/---

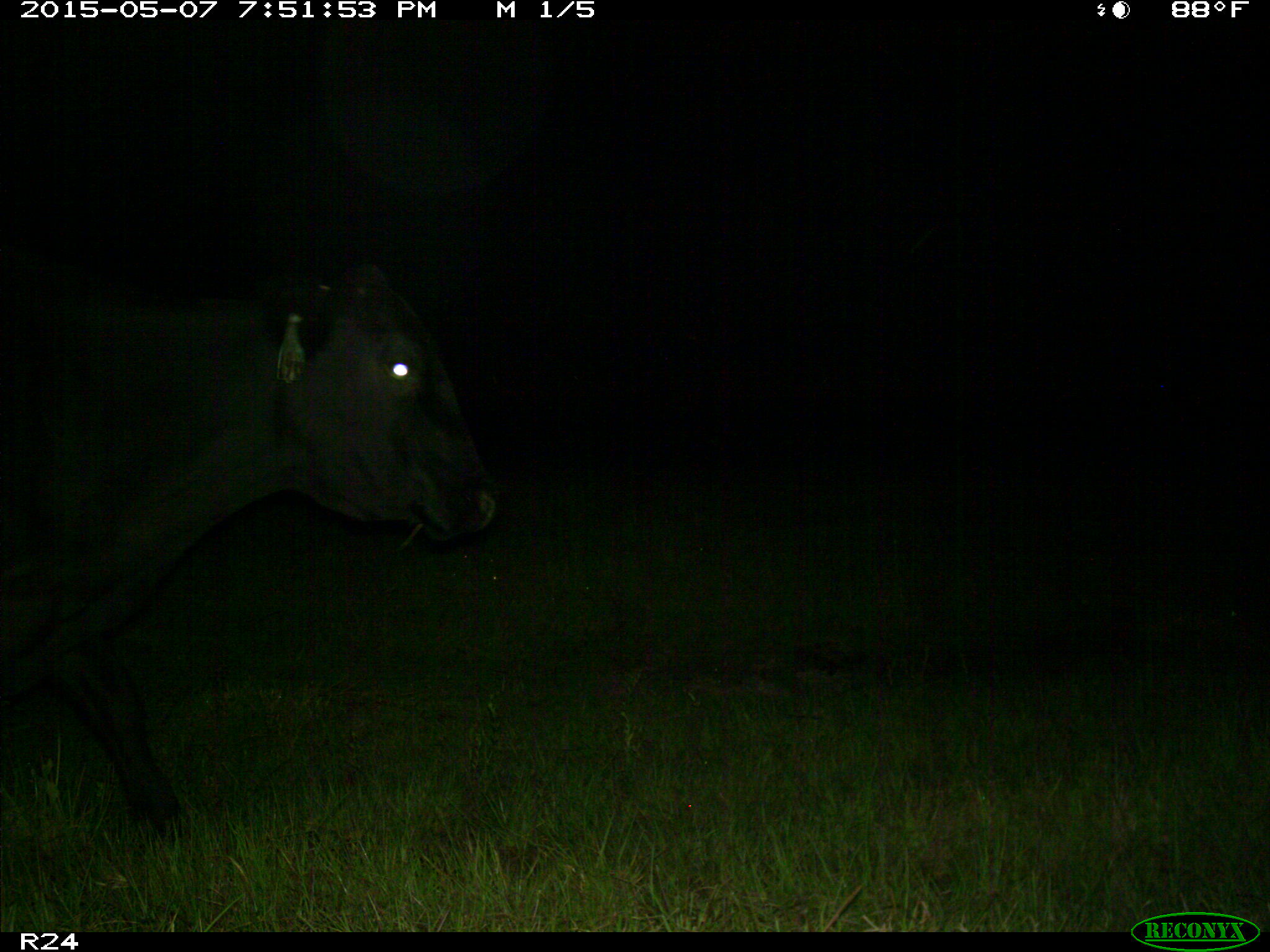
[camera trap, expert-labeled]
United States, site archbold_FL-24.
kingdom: Animalia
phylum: Chordata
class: Mammalia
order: Artiodactyla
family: Bovidae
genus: Bos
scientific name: Bos taurus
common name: domestic cow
Bos taurus (domestic cow).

\---

__Goal of the exercise__:
Your copy of the entries must be exact and must not include any of their pictures.

__Reply__:
[camera trap, expert-labeled]
United States, site archbold_FL-24.
kingdom: Animalia
phylum: Chordata
class: Mammalia
order: Artiodactyla
family: Bovidae
genus: Bos
scientific name: Bos taurus
common name: domestic cow
Bos taurus (domestic cow).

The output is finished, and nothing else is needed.